| WHAT TO WORK ON |
The answer must be every entry below, word for word, with the pictures left out.

(Items listed in a dataset)

● ● ● ● ●

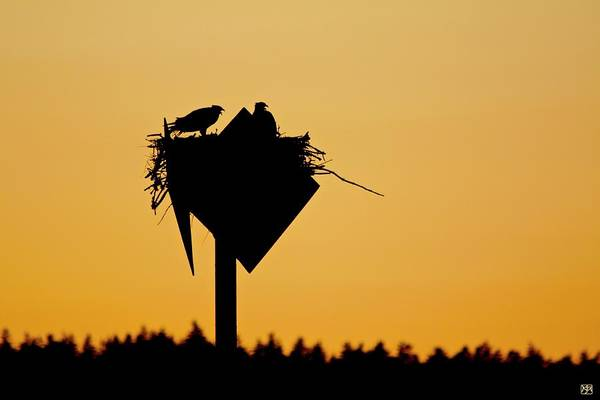 Photograph - Osprey In Southwest Harbor by John Meader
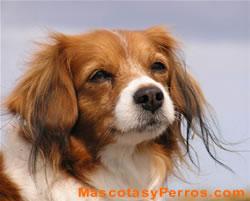 foto de perro de raza labrador con pene erecto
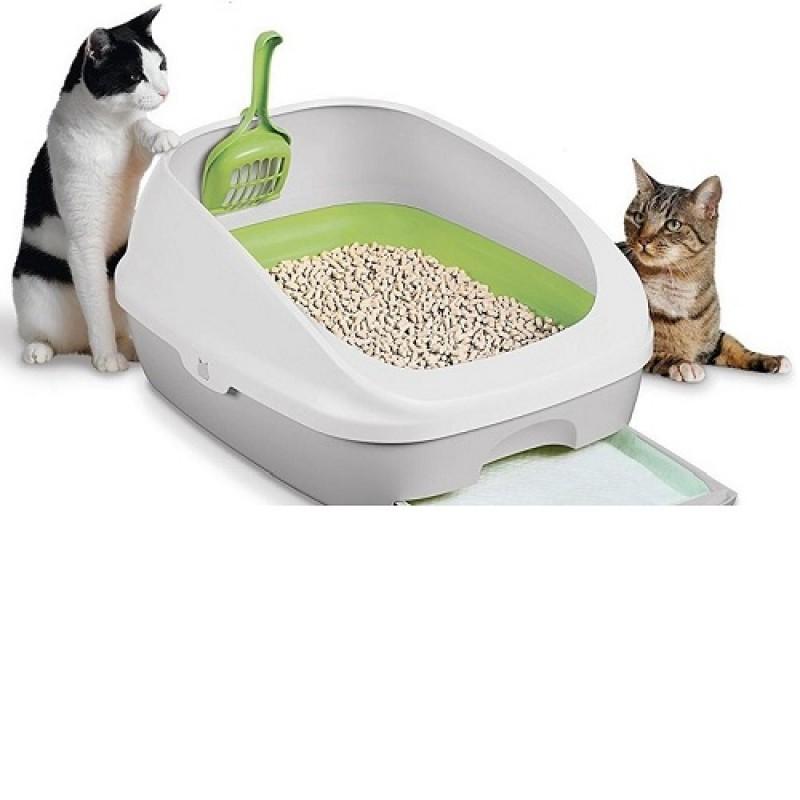 خاک بستر گربه(خاک گربه)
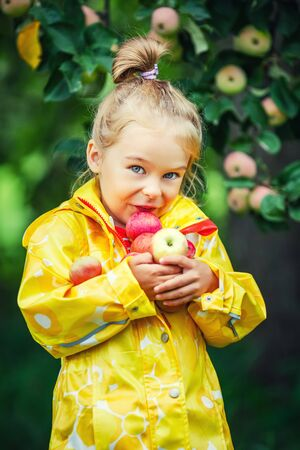 young tree: Little girl holding apples in the garden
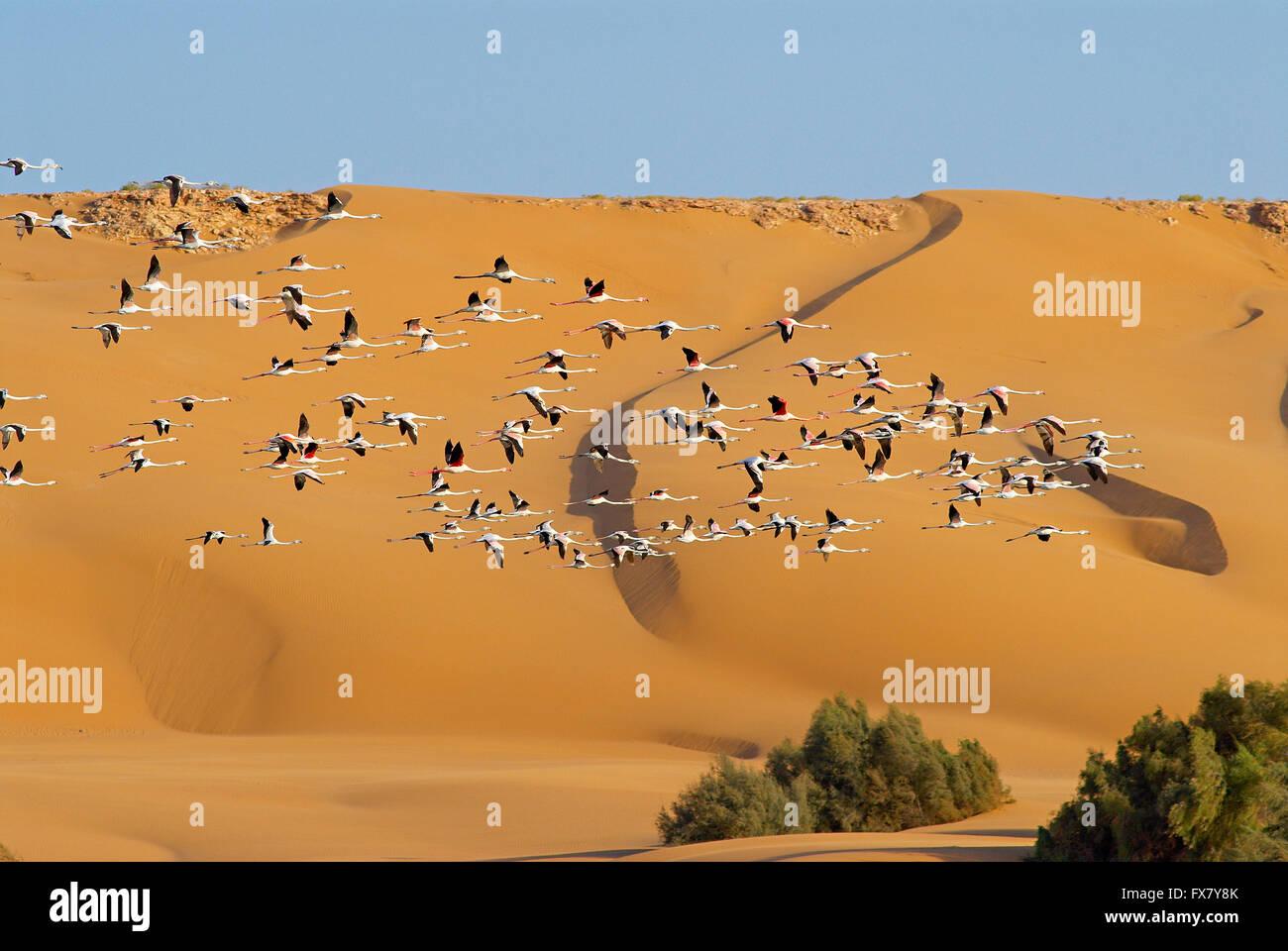 Morocco, Laayoune, Desert, laguna, Former Spanish Sahara - Stock Image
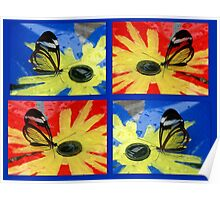 Glasswing on Red Yellow and Blue Poster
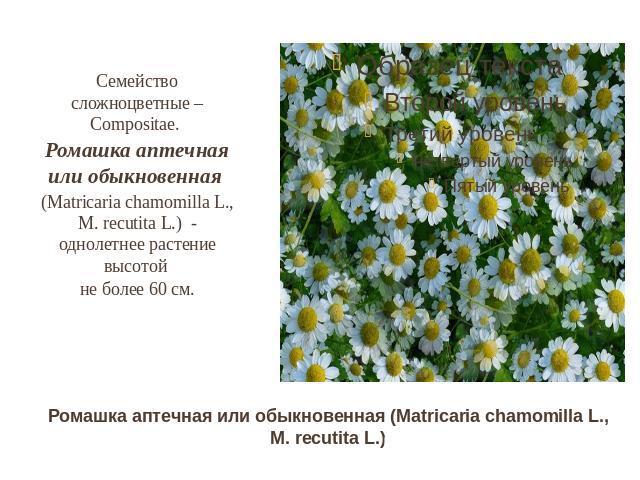 3 кл окр мир разнообразие растенийdocx конспект разнообразие растений)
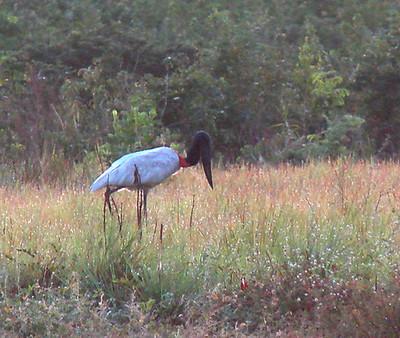 jabiru at karanambu Guyana 2007 575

● ● ● ● ●

| RESULT |
 Photograph - Osprey In Southwest Harbor by John Meader
 foto de perro de raza labrador con pene erecto
 خاک بستر گربه(خاک گربه)
 young tree: Little girl holding apples in the garden
 Morocco, Laayoune, Desert, laguna, Former Spanish Sahara - Stock Image
 Glasswing on Red Yellow and Blue Poster
 3 кл окр мир разнообразие растенийdocx конспект разнообразие растений)
 jabiru at karanambu Guyana 2007 575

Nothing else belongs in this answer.